• [Task to complete]: Pictures stay out of this copy, which runs from the first line of the material through the line containing "Adding diced pickles".

• [The data]:
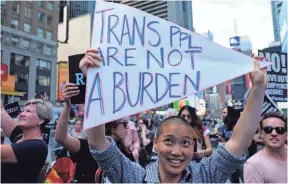  ?? JEWEL SAMAD, AFP/GETTY IMAGES ?? Protesters rally against President Trump’s ban on transgende­r troops in front of the U.S. Army career center in New York’s Times Square.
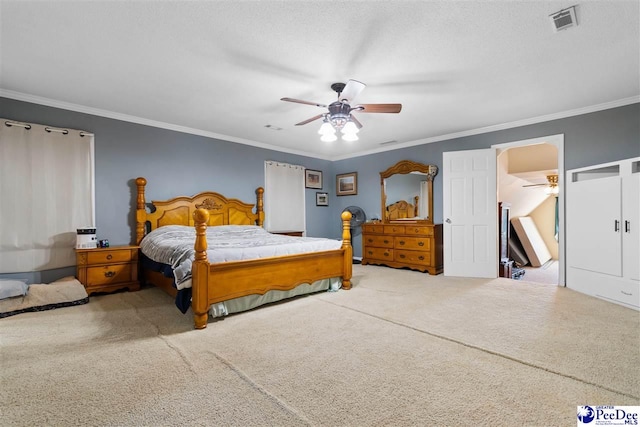 bedroom featuring visible vents, ceiling fan, ornamental molding, a textured ceiling, and carpet flooring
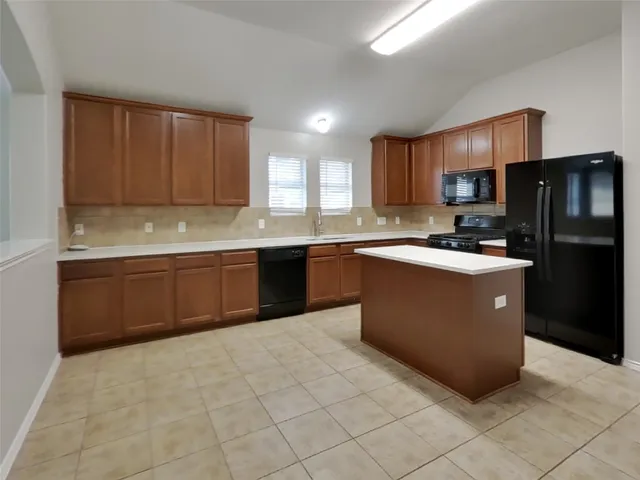 a kitchen with stainless steel appliances granite countertop a stove a sink dishwasher a refrigerator and a microwave oven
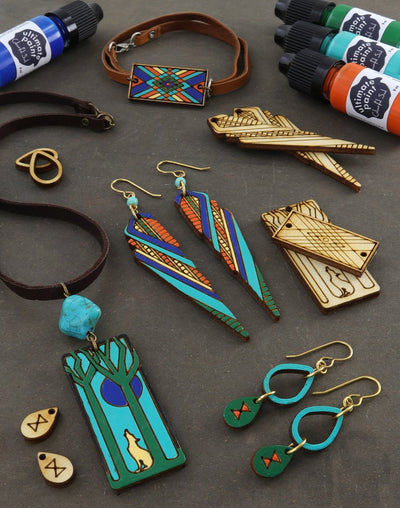 Jewelry & patina test on wood with colorful designs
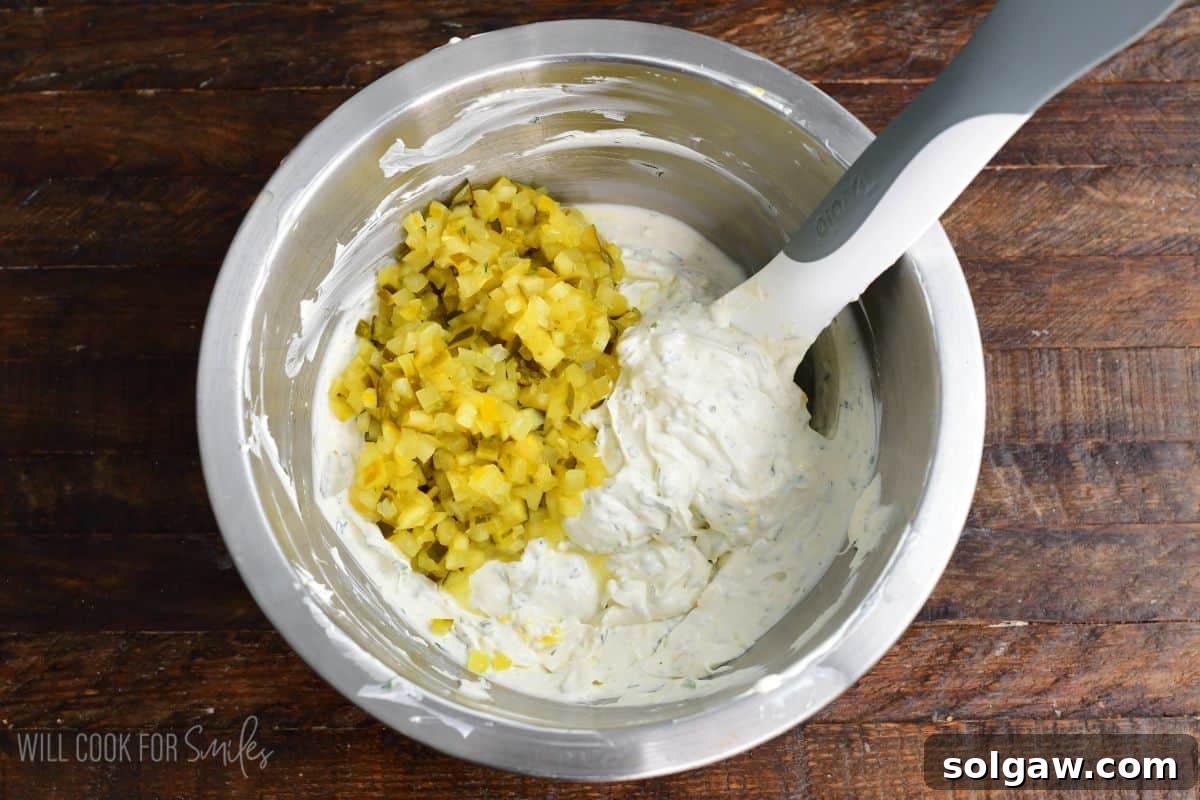Adding diced pickles to a metal bowl on a wood surface,
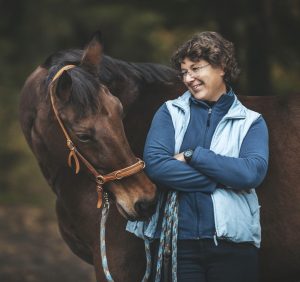 A woman and a horse.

• [Response to the task]:
  ?? JEWEL SAMAD, AFP/GETTY IMAGES ?? Protesters rally against President Trump’s ban on transgende­r troops in front of the U.S. Army career center in New York’s Times Square.
 bedroom featuring visible vents, ceiling fan, ornamental molding, a textured ceiling, and carpet flooring
 a kitchen with stainless steel appliances granite countertop a stove a sink dishwasher a refrigerator and a microwave oven
 Jewelry & patina test on wood with colorful designs
Adding diced pickles to a metal bowl on a wood surface,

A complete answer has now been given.